WHAT NEEDS TO BE DONE:
Make an exact copy, without pictures, of the lines below from the one containing "1928 Kiszombor, Fő utca, Rónay kastély (EK)" to the last line, both ends included.

INFORMATION SUPPLIED:

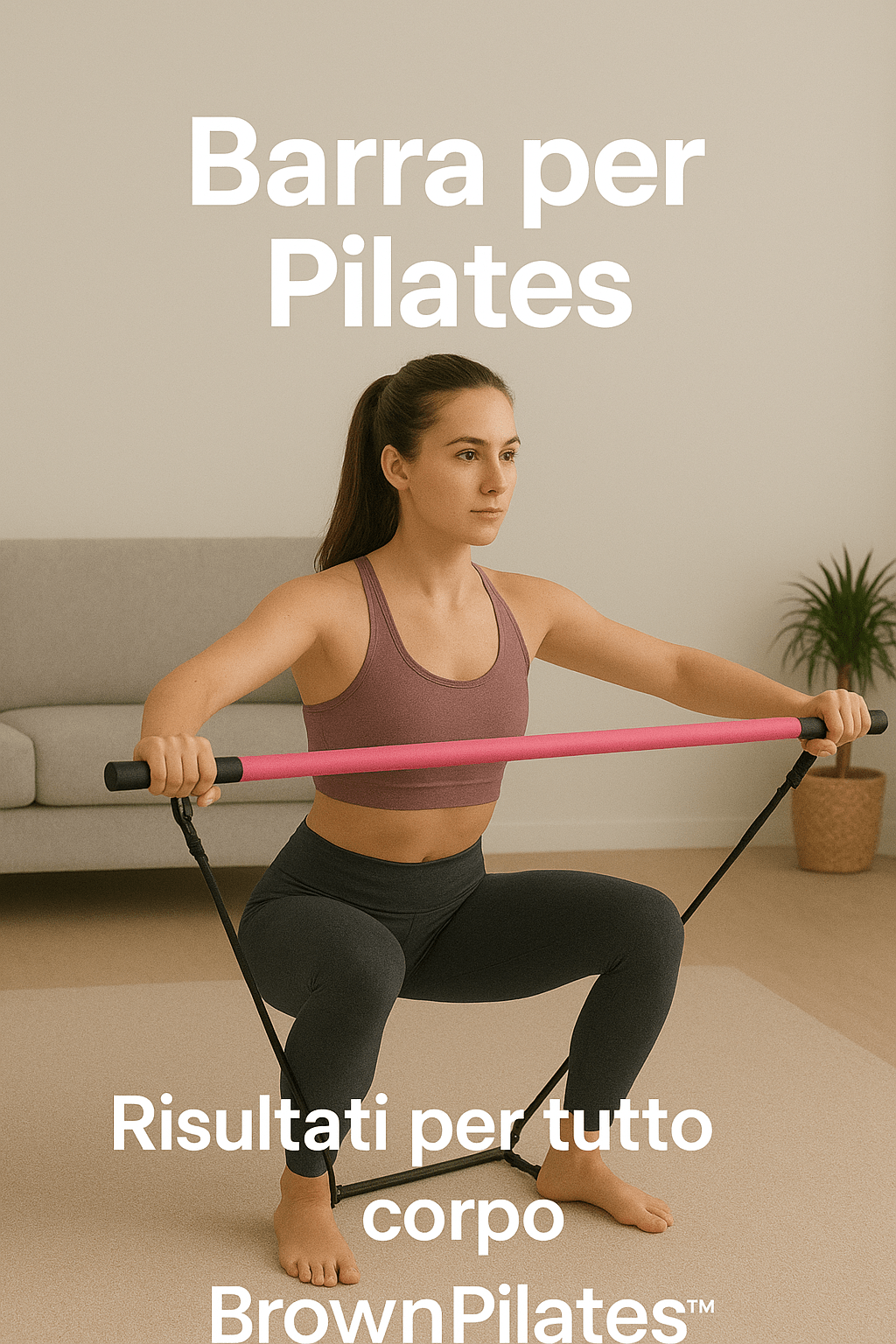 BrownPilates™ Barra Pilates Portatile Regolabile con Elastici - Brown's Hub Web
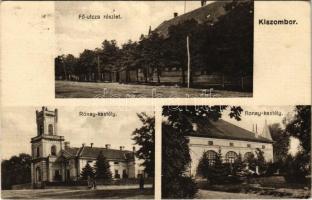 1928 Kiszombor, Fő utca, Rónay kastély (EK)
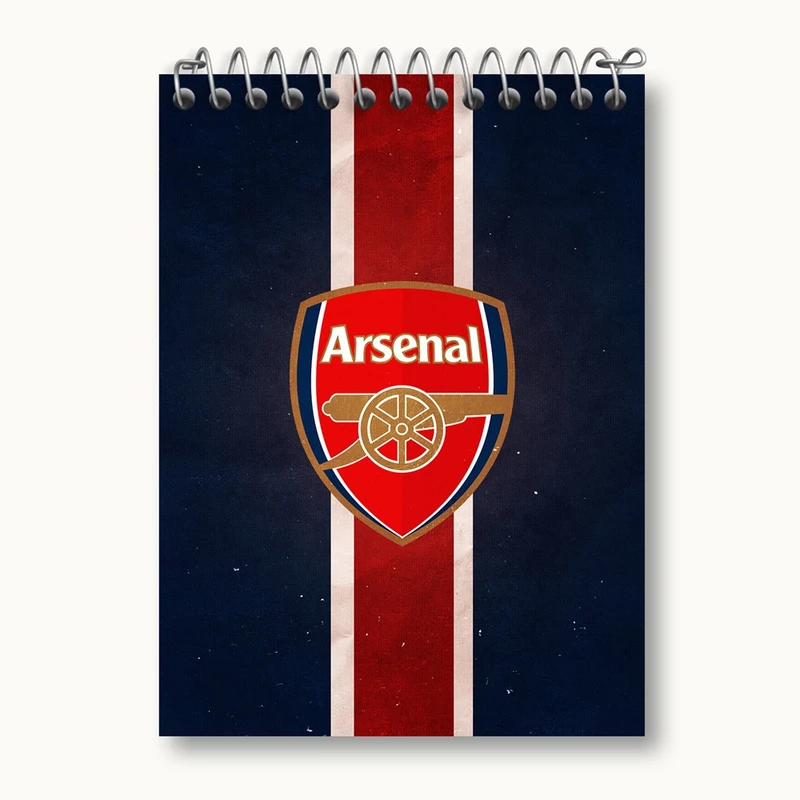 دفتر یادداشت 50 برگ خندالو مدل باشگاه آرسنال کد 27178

TASK RESULT:
 1928 Kiszombor, Fő utca, Rónay kastély (EK)
 دفتر یادداشت 50 برگ خندالو مدل باشگاه آرسنال کد 27178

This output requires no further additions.